# [Recorded information]
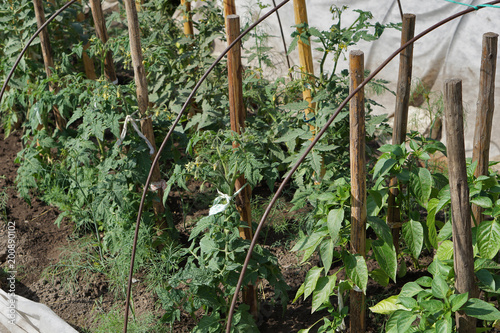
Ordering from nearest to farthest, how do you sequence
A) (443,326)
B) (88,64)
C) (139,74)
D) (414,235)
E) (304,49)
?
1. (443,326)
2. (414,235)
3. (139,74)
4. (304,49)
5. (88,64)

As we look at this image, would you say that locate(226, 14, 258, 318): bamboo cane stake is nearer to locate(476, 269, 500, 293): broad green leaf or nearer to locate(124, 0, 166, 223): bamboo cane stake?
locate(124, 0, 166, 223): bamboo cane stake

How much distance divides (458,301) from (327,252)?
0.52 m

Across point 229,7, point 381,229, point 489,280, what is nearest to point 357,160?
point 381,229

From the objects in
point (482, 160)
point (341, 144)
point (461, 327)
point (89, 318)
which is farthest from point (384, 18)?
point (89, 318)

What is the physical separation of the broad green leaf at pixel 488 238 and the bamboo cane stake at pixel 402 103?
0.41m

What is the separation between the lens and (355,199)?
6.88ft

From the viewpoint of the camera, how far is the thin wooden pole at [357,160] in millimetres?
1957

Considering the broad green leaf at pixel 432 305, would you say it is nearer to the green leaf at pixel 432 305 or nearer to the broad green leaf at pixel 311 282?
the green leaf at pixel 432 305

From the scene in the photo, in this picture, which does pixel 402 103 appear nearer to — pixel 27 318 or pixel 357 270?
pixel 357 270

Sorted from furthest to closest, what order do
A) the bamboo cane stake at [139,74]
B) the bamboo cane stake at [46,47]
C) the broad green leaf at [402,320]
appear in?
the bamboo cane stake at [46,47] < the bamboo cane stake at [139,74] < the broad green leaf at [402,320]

--

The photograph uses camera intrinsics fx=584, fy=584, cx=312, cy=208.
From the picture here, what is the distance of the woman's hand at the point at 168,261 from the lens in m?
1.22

==

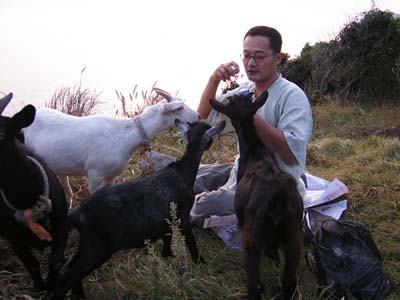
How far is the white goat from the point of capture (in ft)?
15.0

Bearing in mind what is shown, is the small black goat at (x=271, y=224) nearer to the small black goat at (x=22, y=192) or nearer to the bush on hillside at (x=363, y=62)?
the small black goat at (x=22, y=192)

# [Exercise]
Lay out the record lines above as a Markdown table with the columns Row and Line. Start with the line containing "Considering the broad", go on through the line containing "the bamboo cane stake at [46,47] <", number each row, and leave out blank lines.

# [Solution]
| Row | Line |
|---|---|
| 1 | Considering the broad green leaf at pixel 432 305, would you say it is nearer to the green leaf at pixel 432 305 or nearer to the broad green leaf at pixel 311 282? |
| 2 | the green leaf at pixel 432 305 |
| 3 | From the scene in the photo, in this picture, which does pixel 402 103 appear nearer to — pixel 27 318 or pixel 357 270? |
| 4 | pixel 357 270 |
| 5 | Sorted from furthest to closest, what order do |
| 6 | A) the bamboo cane stake at [139,74] |
| 7 | B) the bamboo cane stake at [46,47] |
| 8 | C) the broad green leaf at [402,320] |
| 9 | appear in? |
| 10 | the bamboo cane stake at [46,47] < the bamboo cane stake at [139,74] < the broad green leaf at [402,320] |